Chesty Puller may have been America's first Wolverine

Marine Corps legend Lt. Gen. Lewis “Chesty” Puller is known today for his heroics and his chest full of medals, but some Marines claimed in 1984 that the nickname was a reference to Puller’s metal ribcage, a prosthetic that was placed there after his chest was shot and chopped up by Haitian rebels.

You heard that right: The claim was that Chesty had a metal skeleton like the Marvel hero Wolverine.

chesty-puller-marine-corps-legend

The resemblance is uncanny. (Photo: US Marine Corps)

His nickname, “Chesty,” actually came from his impressive physique and stance, according to a Marine Corps article originally published in 1948 when Puller was a major and the acting commander of a battalion.

The writer of the article, Marine Sgt. Nolle T. Roberts, goes on to describe some stories that Puller’s men had added to his nickname after the fact, including the story of the Wolverine ribcage:

The nickname, “Chesty,” was a natural in view of the colonel’s ramrod stance and belligerent appearance and nature. However, the men of the wartime First Division boasted that Col. Puller had a false “steel chest,” apparently replacing the natural bone structure which had been hacked away by machette-swinging bandits in the Banana Wars. A few claimed that he developed the chest from shouting commands above the noise of battle.

Puller’s chest was likely made with steel because the Army was hoarding all the Adamantium to eventually create Wolverine.

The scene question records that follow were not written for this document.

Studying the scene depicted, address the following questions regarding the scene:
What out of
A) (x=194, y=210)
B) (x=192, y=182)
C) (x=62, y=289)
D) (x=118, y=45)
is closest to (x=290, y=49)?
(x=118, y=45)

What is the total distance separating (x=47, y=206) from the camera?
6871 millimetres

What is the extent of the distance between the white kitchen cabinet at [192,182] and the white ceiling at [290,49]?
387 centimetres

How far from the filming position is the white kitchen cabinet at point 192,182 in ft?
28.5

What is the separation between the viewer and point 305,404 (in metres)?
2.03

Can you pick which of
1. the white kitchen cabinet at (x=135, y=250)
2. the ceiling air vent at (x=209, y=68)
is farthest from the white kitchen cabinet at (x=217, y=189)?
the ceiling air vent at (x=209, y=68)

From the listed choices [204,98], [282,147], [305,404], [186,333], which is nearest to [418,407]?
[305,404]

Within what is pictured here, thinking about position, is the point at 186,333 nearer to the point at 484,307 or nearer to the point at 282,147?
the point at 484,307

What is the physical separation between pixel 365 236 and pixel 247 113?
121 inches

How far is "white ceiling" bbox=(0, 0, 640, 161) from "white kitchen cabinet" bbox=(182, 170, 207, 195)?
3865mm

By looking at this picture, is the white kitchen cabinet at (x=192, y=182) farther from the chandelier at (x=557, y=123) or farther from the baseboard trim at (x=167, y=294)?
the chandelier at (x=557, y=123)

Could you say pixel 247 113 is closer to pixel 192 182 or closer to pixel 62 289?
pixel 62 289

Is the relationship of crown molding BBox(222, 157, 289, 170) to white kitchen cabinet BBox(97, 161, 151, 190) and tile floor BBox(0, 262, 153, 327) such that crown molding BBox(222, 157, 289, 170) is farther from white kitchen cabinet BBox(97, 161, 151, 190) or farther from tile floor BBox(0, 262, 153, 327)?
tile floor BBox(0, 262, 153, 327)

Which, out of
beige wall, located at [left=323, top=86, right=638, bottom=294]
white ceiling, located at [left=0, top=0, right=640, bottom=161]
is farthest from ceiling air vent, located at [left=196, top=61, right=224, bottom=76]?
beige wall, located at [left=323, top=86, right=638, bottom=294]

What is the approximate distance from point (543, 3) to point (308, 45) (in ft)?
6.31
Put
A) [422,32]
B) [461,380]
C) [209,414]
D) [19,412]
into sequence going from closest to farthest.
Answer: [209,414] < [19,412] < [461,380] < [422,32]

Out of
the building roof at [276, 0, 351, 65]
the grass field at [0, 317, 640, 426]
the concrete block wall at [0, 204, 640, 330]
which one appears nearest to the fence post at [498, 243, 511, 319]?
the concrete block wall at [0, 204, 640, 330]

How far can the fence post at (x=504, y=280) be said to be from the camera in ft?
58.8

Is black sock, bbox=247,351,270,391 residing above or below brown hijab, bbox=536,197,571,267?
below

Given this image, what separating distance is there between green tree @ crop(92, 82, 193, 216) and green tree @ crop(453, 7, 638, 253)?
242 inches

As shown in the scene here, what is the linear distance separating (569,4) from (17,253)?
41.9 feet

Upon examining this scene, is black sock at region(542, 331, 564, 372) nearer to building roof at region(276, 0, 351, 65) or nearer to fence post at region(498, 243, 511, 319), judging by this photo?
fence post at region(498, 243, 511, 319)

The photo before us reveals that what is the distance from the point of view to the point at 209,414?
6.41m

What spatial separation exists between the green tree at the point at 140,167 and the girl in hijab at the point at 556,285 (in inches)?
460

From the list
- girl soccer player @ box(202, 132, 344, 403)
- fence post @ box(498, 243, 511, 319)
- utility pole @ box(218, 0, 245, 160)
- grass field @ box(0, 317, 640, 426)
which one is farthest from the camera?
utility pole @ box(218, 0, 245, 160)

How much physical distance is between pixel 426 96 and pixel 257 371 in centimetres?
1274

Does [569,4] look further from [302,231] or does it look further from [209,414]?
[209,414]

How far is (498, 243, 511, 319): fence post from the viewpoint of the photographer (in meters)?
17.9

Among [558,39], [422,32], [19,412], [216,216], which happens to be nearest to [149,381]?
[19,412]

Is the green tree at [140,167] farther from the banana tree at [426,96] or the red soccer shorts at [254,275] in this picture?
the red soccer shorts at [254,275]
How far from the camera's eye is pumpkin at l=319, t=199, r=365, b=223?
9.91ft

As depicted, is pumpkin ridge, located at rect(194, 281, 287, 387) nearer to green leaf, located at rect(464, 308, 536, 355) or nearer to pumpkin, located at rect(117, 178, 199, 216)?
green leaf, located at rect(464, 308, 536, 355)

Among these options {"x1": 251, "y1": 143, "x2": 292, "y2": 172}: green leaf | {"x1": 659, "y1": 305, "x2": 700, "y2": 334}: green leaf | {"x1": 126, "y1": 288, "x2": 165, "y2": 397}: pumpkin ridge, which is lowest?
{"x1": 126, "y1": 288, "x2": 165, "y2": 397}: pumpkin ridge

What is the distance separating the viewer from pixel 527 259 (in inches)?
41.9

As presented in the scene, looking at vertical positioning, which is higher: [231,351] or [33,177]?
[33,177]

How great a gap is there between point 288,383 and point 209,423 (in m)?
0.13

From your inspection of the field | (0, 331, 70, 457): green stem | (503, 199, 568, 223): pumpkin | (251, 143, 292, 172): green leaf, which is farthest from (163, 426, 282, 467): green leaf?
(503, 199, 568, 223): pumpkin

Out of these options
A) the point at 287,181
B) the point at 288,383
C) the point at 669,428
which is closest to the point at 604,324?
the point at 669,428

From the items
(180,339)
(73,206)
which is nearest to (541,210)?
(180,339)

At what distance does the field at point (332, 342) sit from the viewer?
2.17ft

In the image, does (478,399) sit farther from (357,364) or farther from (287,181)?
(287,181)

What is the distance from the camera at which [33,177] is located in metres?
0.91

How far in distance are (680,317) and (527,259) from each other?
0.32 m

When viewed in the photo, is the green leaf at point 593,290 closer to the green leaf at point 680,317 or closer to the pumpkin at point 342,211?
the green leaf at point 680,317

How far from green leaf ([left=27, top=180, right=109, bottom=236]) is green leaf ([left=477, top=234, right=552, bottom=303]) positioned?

For his part, Puller didn’t quite seem to understand the nickname or the stories surrounding it. In a 1954 letter to Maj. Frank C. Sheppard, Puller wrote:

I agree with you 100% I had done a little soldiering previous to Guadalcanal and had been called a lot of names, but why ‘Chesty?’ Especially the steel part?

The “little soldiering” that Puller is referring to included combat deployments to both Haiti and Nicaragua. Puller supported government forces in Nicaragua and earned his first two Navy Crosses leading units of local fighters against numerically superior rebel forces. So, “a little soldiering” was likely tongue-in-cheek, and it’s easy to see why Puller’s men may have seen him as a man of steel.

While Puller may not have understood the nickname, it’s become a part of Marine Corps culture. Puller is more commonly known by his nickname “Chesty” than by his actual name.